Mas voltando à Baixa, eles lá estão à saída do Metro oferecendo jornais, cursos zen, espectáculos, restaurantes e tudo o mais. Raramente leio mais que uma linha (quando leio), mas evito deitar fora o folheto assim que o recebo. Não sei bem porquê. Acho que aquilo de ter montanhas de papel para oferecer deve ser muito, muito chato e a bem dizer só aceita quem quer, que ninguém nos aborrece. Curiosamente, por vezes encontro uns "distribuidores" em grupo, mais profissionais e de carrinhos de mão. Suponho que sejam os dos supermercados com as ofertas de ocasião. Pelo menos, não dão cabo das costas.

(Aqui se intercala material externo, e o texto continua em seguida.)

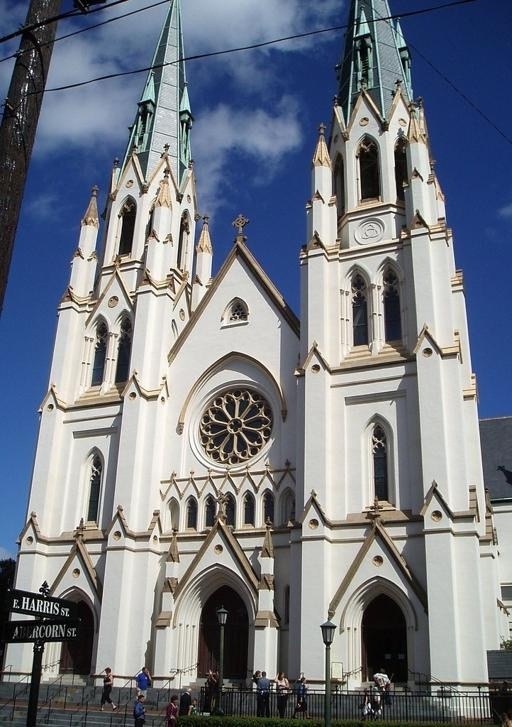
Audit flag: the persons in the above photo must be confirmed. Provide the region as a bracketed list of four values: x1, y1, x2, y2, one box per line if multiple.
[133, 693, 146, 726]
[165, 667, 392, 726]
[136, 665, 153, 712]
[99, 666, 118, 711]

Mas na Baixa andam sempre a oferecer coisas, mesmo sem campanha eleitoral. Já uma vez tive direito a uma flor sem conhecer o motivo, mas o mais comum é o folheto azul, rosa ou branco, ou mesmo fotocopiado. Reconheço que seja barata, mas pergunto-me que resultados obtêm com aquela publicidade, principalmente com os indígenas.
Há uns tempos, um jovem ofereceu-me um desdobrável em se podia ver uma linda dentadura reluzente. Como já tinha recebido um igual, ia declinar educadamente quando o rapaz me diz que "é para acabar". Bastava olhar para o saco para nos apercebermos de que não era bem assim, mas aquele argumento pareceu-me inteligente.
Na Baixa já vi reis, rainhas, presidentes vários, cruzei-me com altas sumidades, conheço a geografia dos pedintes, identifico os homens e mulheres que carregam a vida dentro de sacos, manifestantes de causas diversas, praticantes de mil instrumentos, grupos de peles-vermelhas a tocar músicas andinas, tocadores de concertina, estátuas de fingir, pregadores, maçadores profissionais de inquéritos, jornalistas em entrevistas de rua ... sei lá que mais.
Seja onde for, na Baixa ou noutro sítio qualquer, é sempre preciso querer ver.